In the study, over the counter NRT was the most commonly-used method (by 27.5 percent of the group), followed by vaping (12.7 percent), prescription NRT (8.5 percent), Chantix (5.5 percent) and face-to-face counseling (4.6 percent). In other words, the most used method of quitting (discounting cold turkey) wasn’t actually effective based on the study. Chantix works, but only 5.5 percent of smokers try it. Vaping, on the other hand, strikes a balance between effectiveness and appeal to a large number of smokers.

 

For 1,000 smokers trying to quit, the results suggest that 127 would try vaping, and about 27 of them would quit. For Chantix, 55 would try it, and only 11 of them would quit.
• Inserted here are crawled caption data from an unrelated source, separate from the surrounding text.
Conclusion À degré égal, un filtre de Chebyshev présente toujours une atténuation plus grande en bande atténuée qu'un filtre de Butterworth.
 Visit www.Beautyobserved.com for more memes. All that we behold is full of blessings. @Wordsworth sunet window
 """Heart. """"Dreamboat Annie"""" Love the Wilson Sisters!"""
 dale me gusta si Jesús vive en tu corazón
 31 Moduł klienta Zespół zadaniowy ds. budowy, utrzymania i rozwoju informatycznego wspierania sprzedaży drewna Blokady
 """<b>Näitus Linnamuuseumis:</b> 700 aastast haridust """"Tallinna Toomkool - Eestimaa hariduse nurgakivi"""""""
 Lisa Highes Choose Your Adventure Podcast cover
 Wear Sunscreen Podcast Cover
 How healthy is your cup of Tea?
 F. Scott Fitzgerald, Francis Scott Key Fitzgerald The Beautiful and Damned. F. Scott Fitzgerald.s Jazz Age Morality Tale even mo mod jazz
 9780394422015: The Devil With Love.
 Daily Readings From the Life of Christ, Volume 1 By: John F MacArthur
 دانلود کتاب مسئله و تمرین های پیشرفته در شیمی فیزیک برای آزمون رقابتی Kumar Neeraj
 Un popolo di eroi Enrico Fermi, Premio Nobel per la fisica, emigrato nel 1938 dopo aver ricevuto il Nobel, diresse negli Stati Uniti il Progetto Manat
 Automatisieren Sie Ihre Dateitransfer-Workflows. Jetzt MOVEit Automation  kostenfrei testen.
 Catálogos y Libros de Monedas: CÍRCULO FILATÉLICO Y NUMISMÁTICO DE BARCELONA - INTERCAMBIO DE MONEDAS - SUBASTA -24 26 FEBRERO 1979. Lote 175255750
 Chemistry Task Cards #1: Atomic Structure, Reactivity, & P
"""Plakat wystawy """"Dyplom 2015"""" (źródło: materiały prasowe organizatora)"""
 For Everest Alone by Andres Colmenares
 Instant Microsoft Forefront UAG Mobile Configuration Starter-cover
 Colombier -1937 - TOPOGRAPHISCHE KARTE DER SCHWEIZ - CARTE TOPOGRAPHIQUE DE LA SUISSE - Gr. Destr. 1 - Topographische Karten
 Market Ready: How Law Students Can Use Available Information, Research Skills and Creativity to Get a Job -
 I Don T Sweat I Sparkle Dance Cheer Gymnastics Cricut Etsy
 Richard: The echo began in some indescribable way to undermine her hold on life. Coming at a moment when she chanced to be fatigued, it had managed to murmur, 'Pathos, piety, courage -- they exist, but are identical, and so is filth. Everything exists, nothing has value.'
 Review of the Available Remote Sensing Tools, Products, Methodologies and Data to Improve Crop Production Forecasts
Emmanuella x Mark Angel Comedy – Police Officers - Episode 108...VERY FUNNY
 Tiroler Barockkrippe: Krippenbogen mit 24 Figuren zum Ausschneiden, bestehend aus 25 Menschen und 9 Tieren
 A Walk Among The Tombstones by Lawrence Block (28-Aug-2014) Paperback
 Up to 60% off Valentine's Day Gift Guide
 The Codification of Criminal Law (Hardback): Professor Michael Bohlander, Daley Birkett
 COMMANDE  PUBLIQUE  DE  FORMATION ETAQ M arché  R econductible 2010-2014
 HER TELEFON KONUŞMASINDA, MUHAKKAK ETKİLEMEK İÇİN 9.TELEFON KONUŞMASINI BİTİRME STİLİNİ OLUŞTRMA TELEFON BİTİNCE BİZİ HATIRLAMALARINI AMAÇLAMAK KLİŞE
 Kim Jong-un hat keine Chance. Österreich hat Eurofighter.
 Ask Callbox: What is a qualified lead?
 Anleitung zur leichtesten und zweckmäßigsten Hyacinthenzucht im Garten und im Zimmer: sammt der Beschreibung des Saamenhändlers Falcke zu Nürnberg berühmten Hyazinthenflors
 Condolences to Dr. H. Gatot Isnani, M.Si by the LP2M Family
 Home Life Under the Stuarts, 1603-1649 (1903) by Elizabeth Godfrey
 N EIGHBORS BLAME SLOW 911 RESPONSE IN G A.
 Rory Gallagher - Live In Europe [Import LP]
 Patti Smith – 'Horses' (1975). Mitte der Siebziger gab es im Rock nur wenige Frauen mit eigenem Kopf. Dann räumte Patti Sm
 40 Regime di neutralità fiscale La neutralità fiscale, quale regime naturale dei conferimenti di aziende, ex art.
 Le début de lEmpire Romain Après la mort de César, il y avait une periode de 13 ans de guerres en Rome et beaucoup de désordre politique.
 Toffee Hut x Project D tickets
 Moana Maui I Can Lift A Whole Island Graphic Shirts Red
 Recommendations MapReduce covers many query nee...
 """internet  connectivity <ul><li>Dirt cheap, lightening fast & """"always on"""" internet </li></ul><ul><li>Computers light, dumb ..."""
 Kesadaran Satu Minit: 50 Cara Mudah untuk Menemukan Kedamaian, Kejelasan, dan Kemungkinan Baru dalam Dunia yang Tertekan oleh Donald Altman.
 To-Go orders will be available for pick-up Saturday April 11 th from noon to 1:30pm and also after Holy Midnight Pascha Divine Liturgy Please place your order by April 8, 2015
This simple comparison shows the massive difference something as simple as popularity can make.

 

And this is why the focus on pure effectiveness rates and clinical trial results really misses the key point. The actual impact of methods for quit smoking is how they affect the real world, i.e. how many smokers quit because of them? This study makes it clear that vaping has the biggest potential to make an impact on that front, and combined with all of the other evidence we have – including clinical trials – still casting doubt on the potential benefits is as dangerous as it is dumb.

 

The study is far from perfect, of course. For instance, the authors point out that although prescription medications tend to be combined with behavioral support, and this is known to be the most effective approach based on trial data, the current study didn’t look at the effect of combinations of quitting methods. It also didn’t consider the ways different factors could interact to impact effectiveness, for example whether some methods are better than others if you’re low socioeconomic status and highly addicted. But all research has limitations, and provided you keep these factors in mind, this study is very strong evidence that vaping is effective for quitting smoking.

 

Vaping Works, So Let’s Get Behind It

 

If you’ve been following the science, this study is not really news. We know vaping works. But the more results like this one hit the journals, and the more we promote results like this that show the huge potential vaping has to reduce the amount of death and suffering caused by smoking, the more chance that legislators around the world will start to take notice. It’s an uphill battle, but every piece of evidence is a valuable weapon in the fight against misinformation.